━━ Data entries ━━
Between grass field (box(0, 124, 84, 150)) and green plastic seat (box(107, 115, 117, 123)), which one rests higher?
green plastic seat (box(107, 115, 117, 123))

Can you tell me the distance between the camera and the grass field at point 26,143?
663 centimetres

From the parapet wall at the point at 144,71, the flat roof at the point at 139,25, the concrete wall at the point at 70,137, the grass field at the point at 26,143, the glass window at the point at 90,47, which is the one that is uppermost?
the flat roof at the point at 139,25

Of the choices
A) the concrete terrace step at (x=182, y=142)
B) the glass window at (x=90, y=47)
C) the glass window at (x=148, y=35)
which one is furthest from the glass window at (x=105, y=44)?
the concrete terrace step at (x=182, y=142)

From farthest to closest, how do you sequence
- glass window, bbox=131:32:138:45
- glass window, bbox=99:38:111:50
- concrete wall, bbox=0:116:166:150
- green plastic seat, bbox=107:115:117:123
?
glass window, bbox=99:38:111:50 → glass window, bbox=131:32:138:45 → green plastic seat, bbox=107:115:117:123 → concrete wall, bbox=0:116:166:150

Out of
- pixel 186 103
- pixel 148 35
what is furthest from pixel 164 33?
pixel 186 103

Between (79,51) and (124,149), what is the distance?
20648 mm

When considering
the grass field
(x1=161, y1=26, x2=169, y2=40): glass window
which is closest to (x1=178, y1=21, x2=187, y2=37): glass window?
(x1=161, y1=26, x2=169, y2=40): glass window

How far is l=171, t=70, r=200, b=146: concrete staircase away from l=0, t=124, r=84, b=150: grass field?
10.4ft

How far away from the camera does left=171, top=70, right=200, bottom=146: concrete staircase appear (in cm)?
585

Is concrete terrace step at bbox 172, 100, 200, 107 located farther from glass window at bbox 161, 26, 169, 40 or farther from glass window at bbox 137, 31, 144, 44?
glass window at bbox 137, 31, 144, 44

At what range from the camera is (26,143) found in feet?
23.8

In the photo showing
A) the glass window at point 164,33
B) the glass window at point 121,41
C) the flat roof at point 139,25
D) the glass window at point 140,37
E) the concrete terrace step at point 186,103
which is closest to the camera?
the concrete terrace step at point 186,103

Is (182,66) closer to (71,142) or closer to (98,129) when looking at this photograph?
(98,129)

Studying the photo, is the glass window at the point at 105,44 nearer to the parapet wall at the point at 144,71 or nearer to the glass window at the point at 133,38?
━━━
**Given problem**
Reproduce all of the records above verbatim, line for line.

**Response to the task**
Between grass field (box(0, 124, 84, 150)) and green plastic seat (box(107, 115, 117, 123)), which one rests higher?
green plastic seat (box(107, 115, 117, 123))

Can you tell me the distance between the camera and the grass field at point 26,143?
663 centimetres

From the parapet wall at the point at 144,71, the flat roof at the point at 139,25, the concrete wall at the point at 70,137, the grass field at the point at 26,143, the glass window at the point at 90,47, which is the one that is uppermost?
the flat roof at the point at 139,25

Of the choices
A) the concrete terrace step at (x=182, y=142)
B) the glass window at (x=90, y=47)
C) the glass window at (x=148, y=35)
which one is furthest from the glass window at (x=105, y=44)?
the concrete terrace step at (x=182, y=142)

From farthest to closest, how do you sequence
- glass window, bbox=131:32:138:45
- glass window, bbox=99:38:111:50
- concrete wall, bbox=0:116:166:150
- green plastic seat, bbox=107:115:117:123
?
glass window, bbox=99:38:111:50 → glass window, bbox=131:32:138:45 → green plastic seat, bbox=107:115:117:123 → concrete wall, bbox=0:116:166:150

Out of
- pixel 186 103
- pixel 148 35
what is furthest from pixel 164 33?
pixel 186 103

Between (79,51) and (124,149), what is the distance?
20648 mm

When considering
the grass field
(x1=161, y1=26, x2=169, y2=40): glass window
which is closest to (x1=178, y1=21, x2=187, y2=37): glass window?
(x1=161, y1=26, x2=169, y2=40): glass window

How far is l=171, t=70, r=200, b=146: concrete staircase away from l=0, t=124, r=84, b=150: grass field?
10.4ft

How far away from the camera does left=171, top=70, right=200, bottom=146: concrete staircase appear (in cm)?
585

Is concrete terrace step at bbox 172, 100, 200, 107 located farther from glass window at bbox 161, 26, 169, 40 or farther from glass window at bbox 137, 31, 144, 44?
glass window at bbox 137, 31, 144, 44

At what range from the camera is (26,143) found in feet?
23.8

In the photo showing
A) the glass window at point 164,33
B) the glass window at point 121,41
C) the flat roof at point 139,25
D) the glass window at point 140,37
E) the concrete terrace step at point 186,103
which is closest to the camera?
the concrete terrace step at point 186,103

Is (182,66) closer to (71,142) or closer to (98,129) when looking at this photograph?
(98,129)

Studying the photo, is the glass window at the point at 105,44 nearer to the parapet wall at the point at 144,71 or nearer to the glass window at the point at 133,38?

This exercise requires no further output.